■ **文本片段**

◇ ◇ ◇ ◇ ◇ ◇ ◇

古籍知識研究屬于社會科學領域,且擁有大量的個性化信息,需要進行頻數-位次分析。 前文的回歸分析是基于傳統的頻數統計,雖然已有成熟的體系,但是忽略了太多的個性信息。如部分詞的詞頻數相等,在回歸時將其歸為一類進行統計分析,但是不同詞的含義不同,這種現象在文字簡短的古漢語中更加頻繁,所以需要對相同詞頻數的古漢語詞再次進行細分。
鑒于古籍文獻所處的語言環境,其詞的構成通常以單字為主。由此而使同頻詞現象較之現代漢語更為普遍。如果不能有效地對這些同頻詞加以處理,則古籍文獻知識組織效率就難以保障,知識組織成果與用戶認知結構之間也難以建立起有效關聯。為此,針對古籍文獻的知識組織需要格外重視同頻詞的處理問題。唯其如此,才能提高古籍文獻知識組織的效率,有效促進知識組織成果與用戶認知結構之間的對接。
目前沒有直接可應用于古籍知識組織中的頻數-位次分析方法,將同頻詞進行細分,但能概括全文的詞或與全文含義更接近詞的重要性明顯更強,所以本文基于詞在特定語境下的重要性對同頻詞進行加權處理。

◇ ◇ ◇ ◇ ◇ ◇ ◇

■ **題目**
從上面談古籍同頻詞的文字中原樣摘錄一段:從含有“古籍知識研究屬于社會科學領域”的地方起,到“頻數的古漢語詞再次進行細分。”之後停止。

◇ ◇ ◇ ◇ ◇ ◇ ◇

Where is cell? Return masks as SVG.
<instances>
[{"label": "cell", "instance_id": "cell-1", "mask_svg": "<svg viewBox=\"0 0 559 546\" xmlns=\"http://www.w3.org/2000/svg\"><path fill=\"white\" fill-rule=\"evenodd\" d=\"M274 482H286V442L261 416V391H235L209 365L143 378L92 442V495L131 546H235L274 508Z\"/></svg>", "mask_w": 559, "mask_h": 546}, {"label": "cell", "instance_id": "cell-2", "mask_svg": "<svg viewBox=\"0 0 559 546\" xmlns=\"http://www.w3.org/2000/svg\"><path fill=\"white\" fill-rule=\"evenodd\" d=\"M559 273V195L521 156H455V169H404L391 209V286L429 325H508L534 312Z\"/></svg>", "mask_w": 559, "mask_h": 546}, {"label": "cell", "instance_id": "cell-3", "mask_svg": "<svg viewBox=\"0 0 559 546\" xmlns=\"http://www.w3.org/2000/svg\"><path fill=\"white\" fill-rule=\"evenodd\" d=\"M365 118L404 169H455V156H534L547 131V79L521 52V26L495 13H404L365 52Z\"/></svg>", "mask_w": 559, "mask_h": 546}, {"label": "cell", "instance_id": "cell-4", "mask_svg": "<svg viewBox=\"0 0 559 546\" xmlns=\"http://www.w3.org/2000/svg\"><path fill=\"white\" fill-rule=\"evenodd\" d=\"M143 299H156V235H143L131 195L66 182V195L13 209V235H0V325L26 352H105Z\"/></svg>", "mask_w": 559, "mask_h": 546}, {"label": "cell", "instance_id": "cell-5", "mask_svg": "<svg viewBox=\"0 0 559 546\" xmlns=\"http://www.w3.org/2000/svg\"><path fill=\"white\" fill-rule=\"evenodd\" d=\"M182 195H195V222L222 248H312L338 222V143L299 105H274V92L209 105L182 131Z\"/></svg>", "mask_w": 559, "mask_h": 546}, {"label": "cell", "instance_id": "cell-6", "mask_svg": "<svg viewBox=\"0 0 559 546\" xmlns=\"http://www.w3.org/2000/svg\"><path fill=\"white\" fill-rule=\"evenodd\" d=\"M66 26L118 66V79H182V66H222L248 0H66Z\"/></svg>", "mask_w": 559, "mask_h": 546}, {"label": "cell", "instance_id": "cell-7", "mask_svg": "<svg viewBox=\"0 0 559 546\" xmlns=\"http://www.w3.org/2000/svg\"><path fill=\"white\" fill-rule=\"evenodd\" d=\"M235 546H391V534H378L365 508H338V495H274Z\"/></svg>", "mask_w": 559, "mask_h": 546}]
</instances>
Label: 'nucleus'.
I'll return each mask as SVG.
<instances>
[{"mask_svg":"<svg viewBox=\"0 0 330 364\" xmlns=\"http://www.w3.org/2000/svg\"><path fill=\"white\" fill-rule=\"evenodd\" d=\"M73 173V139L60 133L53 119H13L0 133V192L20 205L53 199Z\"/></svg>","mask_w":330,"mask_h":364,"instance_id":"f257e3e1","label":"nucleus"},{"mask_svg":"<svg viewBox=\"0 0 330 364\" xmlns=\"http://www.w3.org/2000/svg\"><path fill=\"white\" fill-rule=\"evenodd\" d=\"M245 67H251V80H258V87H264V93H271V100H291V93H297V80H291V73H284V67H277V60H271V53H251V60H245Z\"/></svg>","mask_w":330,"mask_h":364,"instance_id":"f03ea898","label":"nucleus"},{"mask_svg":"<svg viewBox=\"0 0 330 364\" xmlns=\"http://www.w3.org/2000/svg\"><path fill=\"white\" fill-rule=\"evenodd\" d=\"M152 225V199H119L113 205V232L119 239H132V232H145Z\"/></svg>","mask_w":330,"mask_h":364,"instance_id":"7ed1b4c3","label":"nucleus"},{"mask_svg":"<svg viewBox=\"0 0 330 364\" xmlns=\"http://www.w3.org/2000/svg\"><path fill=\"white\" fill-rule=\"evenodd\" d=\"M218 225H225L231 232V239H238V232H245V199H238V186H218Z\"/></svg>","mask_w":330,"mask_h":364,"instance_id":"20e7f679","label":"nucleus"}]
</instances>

◇ ◇ ◇ ◇ ◇ ◇ ◇

■ **本題輸出**
古籍知識研究屬于社會科學領域,且擁有大量的個性化信息,需要進行頻數-位次分析。 前文的回歸分析是基于傳統的頻數統計,雖然已有成熟的體系,但是忽略了太多的個性信息。如部分詞的詞頻數相等,在回歸時將其歸為一類進行統計分析,但是不同詞的含義不同,這種現象在文字簡短的古漢語中更加頻繁,所以需要對相同詞頻數的古漢語詞再次進行細分。